Brian Youngblood, individually and on behalf of all others similarly situated v. CVS Pharmacy

Published: Sep. 3, 2021 | Result Date: Aug. 17, 2021 | Filing Date: Jul. 14, 2020 |

Case number: 2:20-cv-06251-MCS-MRW Demurrer –  Dismissal

Judge

Mark C. Scarsi

Court

CD CA


Attorneys

Plaintiff

Gillian L. Wade
(Milstein, Jackson, Fairchild & Wade LLP)

Sara D. Avila
(Milstein, Jackson, Fairchild & Wade LLP)

Marc A. Castaneda
(Milstein, Jackson, Fairchild & Wade LLP)

Joseph Henry Bates
(Carney, Bates & Pulliam PLLC)

David Slade
(Carney, Bates & Pulliam PLLC)


Defendant

Michael F. Healy
(Shook, Hardy & Bacon LLP)

John K. Sherk III
(Shook, Hardy & Bacon LLP)

Michael K. Underhill
(Shook, Hardy & Bacon LLP)

Emily M. Weissenberger
(Shook, Hardy & Bacon LLP)

Ricky L. Shackelford
(Greenberg Traurig LLP)

Hannah B. Shanks-Parkin
(Greenberg Traurig LLP)


Facts

Defendant CVS Pharmacy is a drugstore chain located throughout the United States including California.
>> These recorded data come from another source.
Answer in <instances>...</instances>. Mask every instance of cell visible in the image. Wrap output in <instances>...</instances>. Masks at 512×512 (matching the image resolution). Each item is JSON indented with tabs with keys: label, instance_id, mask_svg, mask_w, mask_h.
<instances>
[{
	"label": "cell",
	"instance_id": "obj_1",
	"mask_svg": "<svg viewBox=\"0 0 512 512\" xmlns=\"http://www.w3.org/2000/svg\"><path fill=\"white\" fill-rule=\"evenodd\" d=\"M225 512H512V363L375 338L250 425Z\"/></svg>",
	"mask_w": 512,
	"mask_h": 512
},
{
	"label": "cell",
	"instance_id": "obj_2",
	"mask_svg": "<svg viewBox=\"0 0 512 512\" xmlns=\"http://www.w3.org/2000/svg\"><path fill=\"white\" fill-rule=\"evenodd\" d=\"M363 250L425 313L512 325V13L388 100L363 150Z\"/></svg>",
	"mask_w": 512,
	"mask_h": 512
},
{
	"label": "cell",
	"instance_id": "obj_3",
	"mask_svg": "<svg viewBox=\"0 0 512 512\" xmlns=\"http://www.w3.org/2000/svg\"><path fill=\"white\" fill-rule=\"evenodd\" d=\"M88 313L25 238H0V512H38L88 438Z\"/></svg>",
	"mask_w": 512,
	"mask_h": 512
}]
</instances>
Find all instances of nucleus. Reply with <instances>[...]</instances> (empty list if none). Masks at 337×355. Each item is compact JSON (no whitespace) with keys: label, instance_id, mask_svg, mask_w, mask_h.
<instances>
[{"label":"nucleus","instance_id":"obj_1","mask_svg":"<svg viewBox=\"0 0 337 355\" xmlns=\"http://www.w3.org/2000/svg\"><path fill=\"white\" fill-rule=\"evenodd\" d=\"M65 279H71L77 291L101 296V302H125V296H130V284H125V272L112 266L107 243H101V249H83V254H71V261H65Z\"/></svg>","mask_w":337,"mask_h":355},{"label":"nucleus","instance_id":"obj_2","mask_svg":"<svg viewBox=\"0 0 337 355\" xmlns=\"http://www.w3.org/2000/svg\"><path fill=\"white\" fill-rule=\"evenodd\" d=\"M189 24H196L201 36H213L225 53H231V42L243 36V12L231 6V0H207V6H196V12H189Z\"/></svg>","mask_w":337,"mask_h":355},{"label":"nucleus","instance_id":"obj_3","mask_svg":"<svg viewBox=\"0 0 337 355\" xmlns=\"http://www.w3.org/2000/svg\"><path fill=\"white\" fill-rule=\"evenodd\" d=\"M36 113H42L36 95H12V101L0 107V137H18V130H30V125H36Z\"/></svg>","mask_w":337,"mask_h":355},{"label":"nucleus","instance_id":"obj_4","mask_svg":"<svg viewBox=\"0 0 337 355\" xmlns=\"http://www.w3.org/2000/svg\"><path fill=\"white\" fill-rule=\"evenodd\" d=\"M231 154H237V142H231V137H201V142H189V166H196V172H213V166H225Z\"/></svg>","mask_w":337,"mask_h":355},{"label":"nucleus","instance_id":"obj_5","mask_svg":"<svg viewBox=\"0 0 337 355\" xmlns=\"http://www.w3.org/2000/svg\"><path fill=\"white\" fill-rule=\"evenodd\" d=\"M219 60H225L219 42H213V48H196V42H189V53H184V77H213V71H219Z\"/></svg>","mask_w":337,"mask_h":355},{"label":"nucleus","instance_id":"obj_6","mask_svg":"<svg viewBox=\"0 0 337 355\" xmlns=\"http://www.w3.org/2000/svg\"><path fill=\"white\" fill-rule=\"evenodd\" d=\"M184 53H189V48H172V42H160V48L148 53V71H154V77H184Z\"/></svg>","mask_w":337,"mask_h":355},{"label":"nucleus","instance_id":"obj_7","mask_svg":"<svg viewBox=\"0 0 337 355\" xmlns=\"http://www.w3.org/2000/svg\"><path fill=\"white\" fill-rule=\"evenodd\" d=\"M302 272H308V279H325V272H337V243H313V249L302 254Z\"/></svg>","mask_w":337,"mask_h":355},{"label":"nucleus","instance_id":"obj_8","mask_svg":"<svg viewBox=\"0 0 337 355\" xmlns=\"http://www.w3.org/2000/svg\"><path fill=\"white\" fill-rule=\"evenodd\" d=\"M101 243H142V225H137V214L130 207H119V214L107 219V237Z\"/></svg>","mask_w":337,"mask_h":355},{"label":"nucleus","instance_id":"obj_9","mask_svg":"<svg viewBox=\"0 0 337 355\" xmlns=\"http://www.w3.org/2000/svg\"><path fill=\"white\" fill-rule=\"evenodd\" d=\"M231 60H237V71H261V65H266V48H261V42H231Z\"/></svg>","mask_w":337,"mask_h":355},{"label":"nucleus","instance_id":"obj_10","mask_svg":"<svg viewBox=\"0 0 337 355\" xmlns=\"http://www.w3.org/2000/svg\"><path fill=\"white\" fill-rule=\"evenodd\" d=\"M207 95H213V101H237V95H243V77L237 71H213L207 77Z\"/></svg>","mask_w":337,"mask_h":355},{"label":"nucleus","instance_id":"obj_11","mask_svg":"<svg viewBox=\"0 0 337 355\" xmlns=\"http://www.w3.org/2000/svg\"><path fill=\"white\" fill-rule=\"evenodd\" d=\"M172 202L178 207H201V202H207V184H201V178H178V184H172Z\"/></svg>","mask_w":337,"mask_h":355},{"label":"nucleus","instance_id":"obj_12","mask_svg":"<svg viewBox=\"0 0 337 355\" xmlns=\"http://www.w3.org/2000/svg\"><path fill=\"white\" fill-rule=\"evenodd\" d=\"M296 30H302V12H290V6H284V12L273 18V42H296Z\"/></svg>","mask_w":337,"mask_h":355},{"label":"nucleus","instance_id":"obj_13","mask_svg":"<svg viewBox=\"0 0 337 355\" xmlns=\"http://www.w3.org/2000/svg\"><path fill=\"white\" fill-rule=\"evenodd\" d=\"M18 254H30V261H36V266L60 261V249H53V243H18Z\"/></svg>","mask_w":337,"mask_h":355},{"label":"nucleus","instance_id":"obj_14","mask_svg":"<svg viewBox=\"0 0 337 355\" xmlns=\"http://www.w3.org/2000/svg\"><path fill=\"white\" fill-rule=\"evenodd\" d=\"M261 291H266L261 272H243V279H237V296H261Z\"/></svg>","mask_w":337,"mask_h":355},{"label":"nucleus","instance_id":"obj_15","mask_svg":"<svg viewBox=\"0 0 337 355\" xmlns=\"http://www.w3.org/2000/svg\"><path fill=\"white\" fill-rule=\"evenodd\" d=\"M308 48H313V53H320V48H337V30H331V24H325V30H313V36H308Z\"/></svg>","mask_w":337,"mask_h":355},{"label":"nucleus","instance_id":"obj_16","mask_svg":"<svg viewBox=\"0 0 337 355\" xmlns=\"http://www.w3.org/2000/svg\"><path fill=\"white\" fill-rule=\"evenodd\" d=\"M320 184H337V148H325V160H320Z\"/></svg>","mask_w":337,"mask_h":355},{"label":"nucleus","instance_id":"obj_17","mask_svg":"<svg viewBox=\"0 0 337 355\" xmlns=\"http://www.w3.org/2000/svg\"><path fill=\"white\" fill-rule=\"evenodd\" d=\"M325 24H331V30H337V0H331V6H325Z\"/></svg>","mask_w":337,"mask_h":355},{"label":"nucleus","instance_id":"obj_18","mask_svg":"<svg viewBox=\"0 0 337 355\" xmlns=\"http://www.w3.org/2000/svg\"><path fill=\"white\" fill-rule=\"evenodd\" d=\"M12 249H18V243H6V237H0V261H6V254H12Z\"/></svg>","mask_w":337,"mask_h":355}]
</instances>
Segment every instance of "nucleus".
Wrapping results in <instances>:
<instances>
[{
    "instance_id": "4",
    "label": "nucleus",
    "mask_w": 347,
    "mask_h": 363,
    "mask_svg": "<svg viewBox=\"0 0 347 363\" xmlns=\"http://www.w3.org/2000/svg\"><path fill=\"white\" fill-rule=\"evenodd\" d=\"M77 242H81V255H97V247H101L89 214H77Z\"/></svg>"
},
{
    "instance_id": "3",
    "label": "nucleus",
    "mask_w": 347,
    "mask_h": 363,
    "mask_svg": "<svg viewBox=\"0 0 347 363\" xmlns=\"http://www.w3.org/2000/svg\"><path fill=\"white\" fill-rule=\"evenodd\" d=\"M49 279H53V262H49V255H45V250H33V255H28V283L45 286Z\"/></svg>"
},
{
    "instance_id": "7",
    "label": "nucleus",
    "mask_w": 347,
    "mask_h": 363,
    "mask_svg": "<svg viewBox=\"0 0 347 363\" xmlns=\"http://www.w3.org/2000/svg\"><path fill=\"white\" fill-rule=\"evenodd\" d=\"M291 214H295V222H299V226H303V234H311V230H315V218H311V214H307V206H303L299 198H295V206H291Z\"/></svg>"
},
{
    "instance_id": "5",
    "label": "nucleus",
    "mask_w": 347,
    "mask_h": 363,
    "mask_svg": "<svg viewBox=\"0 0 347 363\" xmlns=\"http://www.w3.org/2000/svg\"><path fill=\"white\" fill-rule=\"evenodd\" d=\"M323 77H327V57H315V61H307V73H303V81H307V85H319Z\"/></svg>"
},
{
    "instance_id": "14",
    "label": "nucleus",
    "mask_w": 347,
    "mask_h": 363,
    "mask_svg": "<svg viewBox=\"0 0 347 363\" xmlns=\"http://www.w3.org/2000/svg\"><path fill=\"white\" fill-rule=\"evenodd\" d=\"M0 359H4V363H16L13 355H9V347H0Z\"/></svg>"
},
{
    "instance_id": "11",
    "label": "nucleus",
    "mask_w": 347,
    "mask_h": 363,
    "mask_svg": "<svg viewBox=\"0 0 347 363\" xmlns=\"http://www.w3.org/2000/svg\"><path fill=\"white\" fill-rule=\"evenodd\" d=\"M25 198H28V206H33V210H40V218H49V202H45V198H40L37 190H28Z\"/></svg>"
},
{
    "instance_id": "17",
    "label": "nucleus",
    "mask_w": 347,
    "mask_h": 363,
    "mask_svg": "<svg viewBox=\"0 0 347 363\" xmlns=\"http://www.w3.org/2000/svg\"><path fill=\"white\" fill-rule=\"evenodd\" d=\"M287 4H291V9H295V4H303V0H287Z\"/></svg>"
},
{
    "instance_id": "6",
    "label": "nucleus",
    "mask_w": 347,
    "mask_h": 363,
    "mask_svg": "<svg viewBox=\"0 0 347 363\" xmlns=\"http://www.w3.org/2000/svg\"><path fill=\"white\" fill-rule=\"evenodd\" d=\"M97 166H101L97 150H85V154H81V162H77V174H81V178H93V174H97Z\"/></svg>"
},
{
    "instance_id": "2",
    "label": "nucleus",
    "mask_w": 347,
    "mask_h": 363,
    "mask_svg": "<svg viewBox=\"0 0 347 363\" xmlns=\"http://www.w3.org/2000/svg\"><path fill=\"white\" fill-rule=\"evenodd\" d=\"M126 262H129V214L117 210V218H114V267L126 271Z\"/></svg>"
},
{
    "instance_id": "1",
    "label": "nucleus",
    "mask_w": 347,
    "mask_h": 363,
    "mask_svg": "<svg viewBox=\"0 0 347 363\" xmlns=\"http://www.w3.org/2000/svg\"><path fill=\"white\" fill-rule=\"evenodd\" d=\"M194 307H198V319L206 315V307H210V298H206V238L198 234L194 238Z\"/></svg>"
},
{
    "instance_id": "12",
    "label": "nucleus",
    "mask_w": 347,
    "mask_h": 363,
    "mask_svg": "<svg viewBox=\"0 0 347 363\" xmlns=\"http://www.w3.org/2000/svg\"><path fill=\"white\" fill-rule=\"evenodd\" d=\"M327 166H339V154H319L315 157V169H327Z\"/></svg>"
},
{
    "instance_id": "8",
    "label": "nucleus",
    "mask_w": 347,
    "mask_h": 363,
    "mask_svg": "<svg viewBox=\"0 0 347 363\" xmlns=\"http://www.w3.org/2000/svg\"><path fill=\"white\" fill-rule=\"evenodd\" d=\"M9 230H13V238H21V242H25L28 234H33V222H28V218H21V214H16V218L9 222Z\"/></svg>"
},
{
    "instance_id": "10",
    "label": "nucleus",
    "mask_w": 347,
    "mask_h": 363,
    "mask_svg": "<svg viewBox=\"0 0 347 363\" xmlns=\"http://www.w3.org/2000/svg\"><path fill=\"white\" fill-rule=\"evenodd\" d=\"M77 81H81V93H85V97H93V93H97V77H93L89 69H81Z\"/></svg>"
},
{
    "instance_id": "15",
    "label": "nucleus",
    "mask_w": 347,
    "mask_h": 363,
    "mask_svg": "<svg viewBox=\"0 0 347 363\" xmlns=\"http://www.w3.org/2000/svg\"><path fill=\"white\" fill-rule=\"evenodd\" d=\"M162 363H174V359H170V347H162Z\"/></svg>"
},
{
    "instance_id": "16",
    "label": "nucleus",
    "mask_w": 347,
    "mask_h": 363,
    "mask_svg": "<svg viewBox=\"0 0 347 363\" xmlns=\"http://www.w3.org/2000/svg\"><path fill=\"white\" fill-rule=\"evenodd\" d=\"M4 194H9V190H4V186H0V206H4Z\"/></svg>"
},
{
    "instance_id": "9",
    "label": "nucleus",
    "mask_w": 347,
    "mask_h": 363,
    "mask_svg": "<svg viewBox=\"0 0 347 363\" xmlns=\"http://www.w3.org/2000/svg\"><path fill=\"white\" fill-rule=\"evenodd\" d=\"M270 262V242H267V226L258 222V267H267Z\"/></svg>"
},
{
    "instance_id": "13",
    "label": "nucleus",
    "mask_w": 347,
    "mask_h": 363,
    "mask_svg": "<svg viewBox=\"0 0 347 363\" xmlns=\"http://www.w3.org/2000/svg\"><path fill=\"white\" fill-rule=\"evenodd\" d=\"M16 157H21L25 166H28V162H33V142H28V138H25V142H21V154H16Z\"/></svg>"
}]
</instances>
It has been looking to differentiate its store brand (or privately labeled) merchandise from the brand-name products sold in stores and its website. For CVS, as a whole, its private label products are generally more profitable than the name-brand products it sells, at times generating sales two times more than the next brand. Products it sells under its private label include over-the-counter pain reliever and fever reducers, including CVS Health Infants' Pain & Fever Acetaminophen. Plaintiff Brian Youngblood, on behalf of himself and all similarly situated persons who purchased CVS Health Infants' Pain & Fever Acetaminophen brought a class action complaint against CVS.

Contentions

PLANTIFF'S CONTENTIONS: Plaintiff contended that CVS charges substantially more for its Infants' product - up to six times as much per ounce - than for its children's product. Yet there is no reason for the dramatic price increase as both medicines are identical but for the packaging. The packaging misleads parents into thinking the infants' product is specially-formulated - or otherwise possesses some unique medicinal quality - to make it specifically appropriate for infants as opposed to older children.

DEFENDANT'S CONTENTIONS: Defendant denied all contentions.

Result

The third amended complaint was dismissed without leave to amend and therefore, the action was dismissed.